START Records for the exercise

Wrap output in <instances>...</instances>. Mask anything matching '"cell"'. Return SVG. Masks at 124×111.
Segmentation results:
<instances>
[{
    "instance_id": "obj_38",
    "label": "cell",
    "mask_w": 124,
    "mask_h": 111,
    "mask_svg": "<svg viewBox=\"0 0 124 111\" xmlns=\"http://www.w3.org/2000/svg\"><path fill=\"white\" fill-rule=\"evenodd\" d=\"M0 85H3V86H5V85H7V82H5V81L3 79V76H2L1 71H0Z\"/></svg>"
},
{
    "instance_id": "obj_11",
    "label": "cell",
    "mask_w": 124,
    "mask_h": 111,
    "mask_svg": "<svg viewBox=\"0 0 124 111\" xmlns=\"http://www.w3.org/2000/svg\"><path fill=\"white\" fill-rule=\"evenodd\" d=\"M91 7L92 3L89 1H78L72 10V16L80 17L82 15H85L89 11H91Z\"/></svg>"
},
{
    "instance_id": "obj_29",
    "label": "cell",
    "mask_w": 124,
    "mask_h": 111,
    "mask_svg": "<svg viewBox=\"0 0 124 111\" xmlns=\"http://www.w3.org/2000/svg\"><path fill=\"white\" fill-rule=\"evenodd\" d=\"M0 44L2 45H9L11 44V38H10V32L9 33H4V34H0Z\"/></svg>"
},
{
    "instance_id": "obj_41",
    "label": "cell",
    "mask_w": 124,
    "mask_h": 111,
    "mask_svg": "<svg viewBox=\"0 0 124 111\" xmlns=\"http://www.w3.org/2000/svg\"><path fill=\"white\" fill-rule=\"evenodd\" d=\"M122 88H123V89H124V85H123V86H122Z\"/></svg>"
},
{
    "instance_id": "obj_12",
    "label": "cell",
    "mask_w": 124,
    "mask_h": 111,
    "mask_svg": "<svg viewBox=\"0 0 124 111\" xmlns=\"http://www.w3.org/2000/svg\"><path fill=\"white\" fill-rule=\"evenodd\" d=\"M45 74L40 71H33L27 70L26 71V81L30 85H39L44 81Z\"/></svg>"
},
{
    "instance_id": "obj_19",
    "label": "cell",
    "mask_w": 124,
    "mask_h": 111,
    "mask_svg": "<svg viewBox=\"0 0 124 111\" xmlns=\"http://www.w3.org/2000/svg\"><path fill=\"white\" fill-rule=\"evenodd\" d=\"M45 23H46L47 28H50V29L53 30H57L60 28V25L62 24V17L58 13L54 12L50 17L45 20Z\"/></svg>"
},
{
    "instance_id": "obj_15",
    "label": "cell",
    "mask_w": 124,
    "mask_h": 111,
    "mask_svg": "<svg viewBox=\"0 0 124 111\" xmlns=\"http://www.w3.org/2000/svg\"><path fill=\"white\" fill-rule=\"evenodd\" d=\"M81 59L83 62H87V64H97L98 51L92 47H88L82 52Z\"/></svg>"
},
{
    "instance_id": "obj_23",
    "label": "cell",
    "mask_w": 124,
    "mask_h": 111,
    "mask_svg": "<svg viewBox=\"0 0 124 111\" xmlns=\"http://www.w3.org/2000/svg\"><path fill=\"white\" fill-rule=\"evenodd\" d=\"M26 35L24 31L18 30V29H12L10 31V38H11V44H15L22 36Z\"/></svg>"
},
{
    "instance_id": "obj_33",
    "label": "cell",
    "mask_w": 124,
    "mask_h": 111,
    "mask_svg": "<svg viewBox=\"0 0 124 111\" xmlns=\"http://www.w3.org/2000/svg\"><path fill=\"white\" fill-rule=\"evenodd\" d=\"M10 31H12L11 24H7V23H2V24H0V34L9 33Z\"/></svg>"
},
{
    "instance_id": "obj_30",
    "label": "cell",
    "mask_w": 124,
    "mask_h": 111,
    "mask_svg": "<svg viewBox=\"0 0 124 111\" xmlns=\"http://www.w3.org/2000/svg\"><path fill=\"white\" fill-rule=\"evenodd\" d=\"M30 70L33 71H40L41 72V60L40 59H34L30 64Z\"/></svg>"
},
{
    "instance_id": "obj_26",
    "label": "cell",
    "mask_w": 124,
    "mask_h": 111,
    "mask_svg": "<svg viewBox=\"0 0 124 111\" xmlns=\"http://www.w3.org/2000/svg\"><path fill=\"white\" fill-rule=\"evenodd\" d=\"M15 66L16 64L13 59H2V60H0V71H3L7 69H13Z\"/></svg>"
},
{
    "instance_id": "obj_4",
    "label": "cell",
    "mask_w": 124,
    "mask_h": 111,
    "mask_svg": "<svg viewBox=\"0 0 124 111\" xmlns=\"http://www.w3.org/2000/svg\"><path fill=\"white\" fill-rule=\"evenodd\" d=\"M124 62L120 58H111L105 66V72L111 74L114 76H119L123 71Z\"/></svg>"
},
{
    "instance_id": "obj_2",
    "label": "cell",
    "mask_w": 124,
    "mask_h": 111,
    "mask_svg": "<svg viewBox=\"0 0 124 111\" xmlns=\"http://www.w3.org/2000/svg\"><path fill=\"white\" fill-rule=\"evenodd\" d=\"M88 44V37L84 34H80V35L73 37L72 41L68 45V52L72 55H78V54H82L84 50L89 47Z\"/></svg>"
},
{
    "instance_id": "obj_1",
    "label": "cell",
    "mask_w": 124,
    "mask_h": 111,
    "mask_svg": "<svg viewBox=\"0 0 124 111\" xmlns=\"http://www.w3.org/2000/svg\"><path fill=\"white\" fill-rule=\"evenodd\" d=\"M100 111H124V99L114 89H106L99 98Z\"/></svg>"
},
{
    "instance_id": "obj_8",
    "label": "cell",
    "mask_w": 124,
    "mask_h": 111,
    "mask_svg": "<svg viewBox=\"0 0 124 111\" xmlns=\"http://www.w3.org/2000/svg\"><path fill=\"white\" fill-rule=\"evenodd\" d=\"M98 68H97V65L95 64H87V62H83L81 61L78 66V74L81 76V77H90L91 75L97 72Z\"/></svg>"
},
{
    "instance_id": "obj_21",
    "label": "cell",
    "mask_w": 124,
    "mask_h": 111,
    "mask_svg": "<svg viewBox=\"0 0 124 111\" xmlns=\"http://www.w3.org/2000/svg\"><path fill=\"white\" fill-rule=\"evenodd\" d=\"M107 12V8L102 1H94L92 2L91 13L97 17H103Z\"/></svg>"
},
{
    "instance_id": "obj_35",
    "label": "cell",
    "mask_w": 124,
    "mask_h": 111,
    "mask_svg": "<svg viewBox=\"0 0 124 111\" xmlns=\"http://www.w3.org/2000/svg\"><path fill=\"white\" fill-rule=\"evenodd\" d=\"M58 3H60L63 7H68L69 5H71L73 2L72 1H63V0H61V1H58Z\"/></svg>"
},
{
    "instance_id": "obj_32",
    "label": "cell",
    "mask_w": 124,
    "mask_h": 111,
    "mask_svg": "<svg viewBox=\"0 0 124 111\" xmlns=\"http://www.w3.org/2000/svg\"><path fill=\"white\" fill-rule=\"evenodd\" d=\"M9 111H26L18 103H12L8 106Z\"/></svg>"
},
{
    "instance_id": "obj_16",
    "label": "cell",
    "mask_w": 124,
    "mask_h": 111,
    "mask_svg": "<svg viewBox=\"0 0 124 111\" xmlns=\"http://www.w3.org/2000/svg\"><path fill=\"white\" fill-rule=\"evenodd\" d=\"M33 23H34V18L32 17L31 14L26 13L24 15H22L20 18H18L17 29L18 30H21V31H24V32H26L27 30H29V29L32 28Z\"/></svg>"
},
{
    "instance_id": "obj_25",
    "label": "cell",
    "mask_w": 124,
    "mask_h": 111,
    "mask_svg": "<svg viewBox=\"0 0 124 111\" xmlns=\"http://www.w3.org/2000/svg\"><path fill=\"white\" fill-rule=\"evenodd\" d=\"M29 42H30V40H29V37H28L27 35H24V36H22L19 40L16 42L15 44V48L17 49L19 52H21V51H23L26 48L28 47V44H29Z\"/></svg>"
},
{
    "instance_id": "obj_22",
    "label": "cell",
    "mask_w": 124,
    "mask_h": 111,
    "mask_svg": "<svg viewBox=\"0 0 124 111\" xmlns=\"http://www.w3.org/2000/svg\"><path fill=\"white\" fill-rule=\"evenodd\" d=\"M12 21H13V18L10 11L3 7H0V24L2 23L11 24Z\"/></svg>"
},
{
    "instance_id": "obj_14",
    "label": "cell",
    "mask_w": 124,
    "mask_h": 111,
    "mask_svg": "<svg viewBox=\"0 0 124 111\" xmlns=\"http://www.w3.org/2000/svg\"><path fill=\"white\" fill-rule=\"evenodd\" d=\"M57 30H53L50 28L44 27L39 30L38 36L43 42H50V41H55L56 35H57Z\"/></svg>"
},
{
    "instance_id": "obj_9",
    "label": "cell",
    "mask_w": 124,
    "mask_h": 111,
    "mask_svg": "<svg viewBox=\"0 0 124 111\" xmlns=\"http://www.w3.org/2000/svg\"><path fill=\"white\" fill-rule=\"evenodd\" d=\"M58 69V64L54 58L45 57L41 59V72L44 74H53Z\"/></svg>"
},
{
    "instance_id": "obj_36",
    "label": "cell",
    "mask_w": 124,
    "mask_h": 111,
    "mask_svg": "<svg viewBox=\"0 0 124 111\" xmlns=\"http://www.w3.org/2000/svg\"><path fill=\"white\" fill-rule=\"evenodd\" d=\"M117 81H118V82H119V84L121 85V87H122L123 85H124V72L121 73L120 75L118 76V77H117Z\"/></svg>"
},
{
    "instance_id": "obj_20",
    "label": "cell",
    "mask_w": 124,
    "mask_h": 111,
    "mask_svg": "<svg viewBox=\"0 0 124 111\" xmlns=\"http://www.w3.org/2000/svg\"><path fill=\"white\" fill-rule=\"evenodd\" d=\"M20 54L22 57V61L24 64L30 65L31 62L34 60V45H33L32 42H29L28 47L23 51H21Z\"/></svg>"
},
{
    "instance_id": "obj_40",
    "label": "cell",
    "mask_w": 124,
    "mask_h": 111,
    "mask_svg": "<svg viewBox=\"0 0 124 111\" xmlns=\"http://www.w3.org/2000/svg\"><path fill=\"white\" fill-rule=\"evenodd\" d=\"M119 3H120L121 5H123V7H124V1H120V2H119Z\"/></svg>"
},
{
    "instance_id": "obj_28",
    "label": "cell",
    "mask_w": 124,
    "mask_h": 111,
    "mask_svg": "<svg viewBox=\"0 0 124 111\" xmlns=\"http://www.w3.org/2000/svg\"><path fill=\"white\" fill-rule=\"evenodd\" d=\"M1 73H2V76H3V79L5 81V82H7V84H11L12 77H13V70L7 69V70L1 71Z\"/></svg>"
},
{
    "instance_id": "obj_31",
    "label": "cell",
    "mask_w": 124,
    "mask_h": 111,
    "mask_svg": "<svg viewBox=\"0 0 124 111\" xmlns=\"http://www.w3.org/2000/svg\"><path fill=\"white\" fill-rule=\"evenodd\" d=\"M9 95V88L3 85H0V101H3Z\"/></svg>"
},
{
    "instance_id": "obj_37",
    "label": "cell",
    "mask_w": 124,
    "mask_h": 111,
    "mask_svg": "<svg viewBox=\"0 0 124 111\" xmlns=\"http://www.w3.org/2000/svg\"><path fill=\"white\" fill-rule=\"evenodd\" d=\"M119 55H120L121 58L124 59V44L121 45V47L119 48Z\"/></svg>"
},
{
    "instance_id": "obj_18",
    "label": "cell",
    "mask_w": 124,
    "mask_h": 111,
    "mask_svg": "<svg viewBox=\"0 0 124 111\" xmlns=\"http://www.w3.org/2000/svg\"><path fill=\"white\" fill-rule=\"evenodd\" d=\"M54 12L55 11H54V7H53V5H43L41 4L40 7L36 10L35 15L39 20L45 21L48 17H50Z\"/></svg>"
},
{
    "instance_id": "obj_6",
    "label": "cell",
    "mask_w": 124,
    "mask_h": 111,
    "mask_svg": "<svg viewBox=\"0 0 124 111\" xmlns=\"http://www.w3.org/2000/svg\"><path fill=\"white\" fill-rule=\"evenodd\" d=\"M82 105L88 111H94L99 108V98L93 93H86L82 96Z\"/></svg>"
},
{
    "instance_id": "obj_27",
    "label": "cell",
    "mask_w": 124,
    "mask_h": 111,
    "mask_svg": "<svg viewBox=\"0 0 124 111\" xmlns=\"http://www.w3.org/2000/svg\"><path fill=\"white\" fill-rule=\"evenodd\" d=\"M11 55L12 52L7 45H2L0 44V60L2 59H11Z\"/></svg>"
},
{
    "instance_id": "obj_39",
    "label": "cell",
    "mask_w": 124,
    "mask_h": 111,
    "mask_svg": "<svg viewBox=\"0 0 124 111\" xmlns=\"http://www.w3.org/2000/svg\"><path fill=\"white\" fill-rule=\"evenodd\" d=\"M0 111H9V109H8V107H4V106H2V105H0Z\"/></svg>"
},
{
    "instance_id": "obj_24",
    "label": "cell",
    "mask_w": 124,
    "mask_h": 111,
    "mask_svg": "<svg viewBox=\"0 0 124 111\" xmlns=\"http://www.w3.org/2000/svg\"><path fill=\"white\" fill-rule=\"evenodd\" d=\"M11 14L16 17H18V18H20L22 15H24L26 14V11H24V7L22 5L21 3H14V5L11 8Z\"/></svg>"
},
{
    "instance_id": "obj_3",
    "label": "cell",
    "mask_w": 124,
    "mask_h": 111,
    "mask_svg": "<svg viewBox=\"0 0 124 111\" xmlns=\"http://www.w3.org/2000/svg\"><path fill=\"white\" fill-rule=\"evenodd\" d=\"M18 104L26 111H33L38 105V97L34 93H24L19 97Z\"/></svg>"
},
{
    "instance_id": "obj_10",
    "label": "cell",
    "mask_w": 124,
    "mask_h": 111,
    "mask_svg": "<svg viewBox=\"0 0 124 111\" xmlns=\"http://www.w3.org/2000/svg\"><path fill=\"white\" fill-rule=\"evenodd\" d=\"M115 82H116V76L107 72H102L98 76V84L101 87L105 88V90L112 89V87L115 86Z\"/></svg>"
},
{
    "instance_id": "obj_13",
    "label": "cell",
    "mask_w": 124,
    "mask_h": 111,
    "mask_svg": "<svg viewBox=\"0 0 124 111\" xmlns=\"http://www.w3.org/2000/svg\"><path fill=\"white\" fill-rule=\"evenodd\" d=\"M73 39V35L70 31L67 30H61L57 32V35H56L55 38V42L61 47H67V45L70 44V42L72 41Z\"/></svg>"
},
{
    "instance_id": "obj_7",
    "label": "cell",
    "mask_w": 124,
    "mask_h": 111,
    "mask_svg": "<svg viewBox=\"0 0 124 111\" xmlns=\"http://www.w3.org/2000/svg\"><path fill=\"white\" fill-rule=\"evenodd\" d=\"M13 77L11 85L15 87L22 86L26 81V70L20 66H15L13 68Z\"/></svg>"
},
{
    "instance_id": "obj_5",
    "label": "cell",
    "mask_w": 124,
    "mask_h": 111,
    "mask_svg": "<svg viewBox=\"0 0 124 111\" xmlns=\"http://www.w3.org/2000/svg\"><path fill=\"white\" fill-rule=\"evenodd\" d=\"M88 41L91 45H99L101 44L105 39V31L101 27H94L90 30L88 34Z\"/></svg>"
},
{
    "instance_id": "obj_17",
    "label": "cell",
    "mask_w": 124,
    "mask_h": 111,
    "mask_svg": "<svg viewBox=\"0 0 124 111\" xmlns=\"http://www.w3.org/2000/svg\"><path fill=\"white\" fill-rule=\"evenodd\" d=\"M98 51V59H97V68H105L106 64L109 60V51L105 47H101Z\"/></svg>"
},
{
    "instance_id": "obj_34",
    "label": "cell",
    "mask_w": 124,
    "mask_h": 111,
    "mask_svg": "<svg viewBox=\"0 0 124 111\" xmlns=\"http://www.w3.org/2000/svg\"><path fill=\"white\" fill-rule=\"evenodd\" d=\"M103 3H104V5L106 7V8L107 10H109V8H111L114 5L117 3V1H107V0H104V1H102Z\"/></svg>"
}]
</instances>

END Records for the exercise

Task prompt: How many lines of the data above contain the string "instances"? Case counts; reply with the number alone.

Answer to this problem: 3